Selama menunggu waktu pemanggilan keberangkatan, aku menyempatkan diri belajar komunikasi sehari-hari dalam bahasa Inggris dan Jepang. Kata-kata yang umum diucapkan agar aku tidak mengalami culture lag saat tiba di sana.

Yaah, negara tujuanku merantau adalah Jepang. Negara paling maju di Asia. 

Kurs mata uangnya pasti bernilai tinggi jika dirupiahkan. 

Setelah penantian selama enam bulan, akhirnya aku mendapat visa, paspor, dan dokumen penting lainnya dari jasa penyalur tenaga kerja legal. Betapa bahagianl dan leganya hatiku.

Namun ada kesedihan mendalam dari raut wajah kedua orang tua angkat melepas kepergianku. Mereka banyak memberi pesan dan petuah agar aku tidak berulah di sana. 

"Rajin sholat. Jangan sampai ditinggalkan. Ingat sama Allah agar derajatmu dinaikkan menjadi hamba yang mulia."

"Bapak, ibu, dan adik-adikmu mendoakan dari rumah."

"Jangan lupa telfon, kasih kabar."

Dan kini aku telah sampai di sebuah kota yang tidak terlalu ramai di Jepang, kota Miyako yang berada di prefektur Miyazaki. Aku dan kelompok TKI dijemput pihak jasa penyalur tenaga kerja yang ada disana lalu menaiki kereta cepat, Shinkansen.

Jika orang Indonesia terbiasa naik sepeda motor, maka di Jepang biasa menaiki kereta atau bus. 

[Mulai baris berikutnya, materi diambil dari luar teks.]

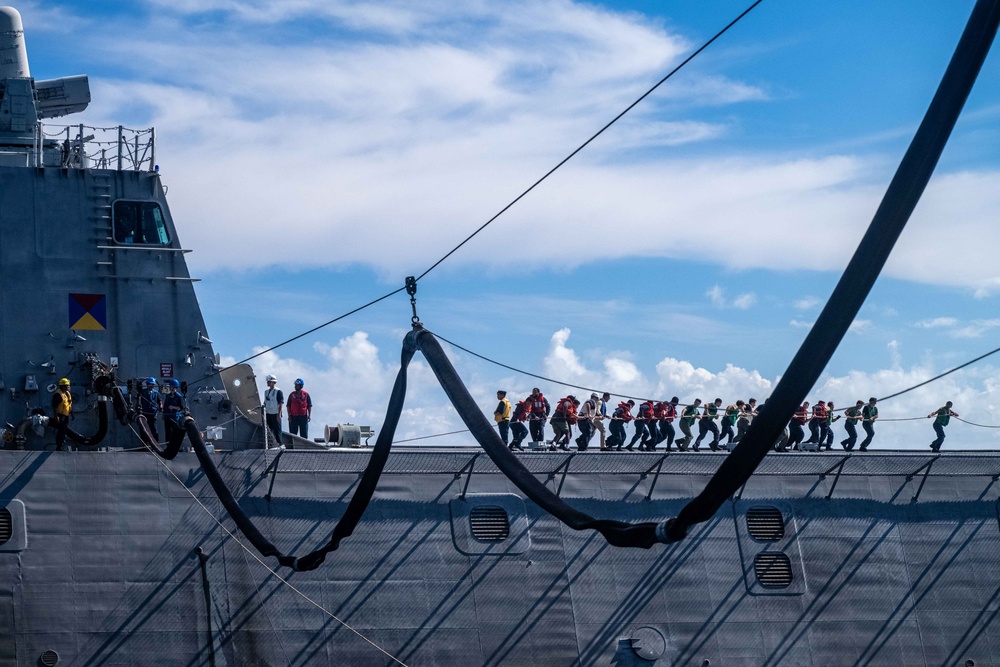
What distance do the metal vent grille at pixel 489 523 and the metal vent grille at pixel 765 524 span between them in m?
4.94

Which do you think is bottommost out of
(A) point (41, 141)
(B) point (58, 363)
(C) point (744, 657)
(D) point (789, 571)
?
(C) point (744, 657)

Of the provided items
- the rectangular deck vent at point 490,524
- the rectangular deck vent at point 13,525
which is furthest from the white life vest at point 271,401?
the rectangular deck vent at point 13,525

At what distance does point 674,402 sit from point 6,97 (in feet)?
50.8

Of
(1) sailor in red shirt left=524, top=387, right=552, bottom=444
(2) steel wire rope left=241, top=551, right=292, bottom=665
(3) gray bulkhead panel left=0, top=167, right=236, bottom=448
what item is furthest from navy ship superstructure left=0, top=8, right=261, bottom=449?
(1) sailor in red shirt left=524, top=387, right=552, bottom=444

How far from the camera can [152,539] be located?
19.2 metres

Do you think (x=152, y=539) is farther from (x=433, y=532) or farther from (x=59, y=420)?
(x=433, y=532)

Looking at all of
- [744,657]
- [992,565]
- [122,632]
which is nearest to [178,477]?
[122,632]

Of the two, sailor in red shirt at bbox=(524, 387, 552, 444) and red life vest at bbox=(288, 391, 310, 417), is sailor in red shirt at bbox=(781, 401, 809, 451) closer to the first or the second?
sailor in red shirt at bbox=(524, 387, 552, 444)

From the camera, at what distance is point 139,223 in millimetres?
22297

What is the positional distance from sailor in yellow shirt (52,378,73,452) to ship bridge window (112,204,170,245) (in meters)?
3.44

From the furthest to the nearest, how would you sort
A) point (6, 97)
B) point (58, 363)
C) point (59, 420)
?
point (6, 97) → point (58, 363) → point (59, 420)

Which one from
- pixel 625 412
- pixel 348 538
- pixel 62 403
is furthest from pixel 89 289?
pixel 625 412

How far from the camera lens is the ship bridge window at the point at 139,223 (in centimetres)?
2214

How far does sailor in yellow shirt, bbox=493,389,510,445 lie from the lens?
24375 millimetres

Aku ditempatkan untuk bekerja di gudang pabrik makanan dengan gaji 15 juta per bulan. Membayangkan nominalnya saja sudah membuatku bersemangat. 

Di sebuah asrama kecil bertingkat, aku tinggal dengan para TKI yang lain. Disinilah aku mulai memiliki teman sesama orang Indonesia dengan beragam budaya daerah.

Dua bulan pertama, rute hidupku hanya asrama - pasar - pabrik. Ditambah sekarang menjelang musim dingin. Suhu di Miyazaki maksimal hanya 15 derajat.

Gaji pertama bulan lalu sudah kukirim untuk pengobatan kaki bapak. Aku punya cita-cita mulia demi kesembuhannya.

"Uang yang kamu kirim kemarin sudah bapak pake berobat."

"Gimana kata dokter pak?" 

"Secepatnya disuruh operasi." 

Aku mengangguk. "Insya Allah secepatnya ya pak. Sabar dulu."

"Iya Jak. Terima kasih."

"Ini nggak seberapa sama pengorbanan bapak ibu untukku."

Begitu sambungan Skype terputus aku berbaring di futon. Kasur tipis lantai yang biasa dipakai orang-orang Jepang tidur.

Membayangkan kesembuhan bapak dan kebahagiaan keluarga angkatku adalah prioritas yang utama.

"Uang dari mana lagi untuk biaya pengobatan bapak?"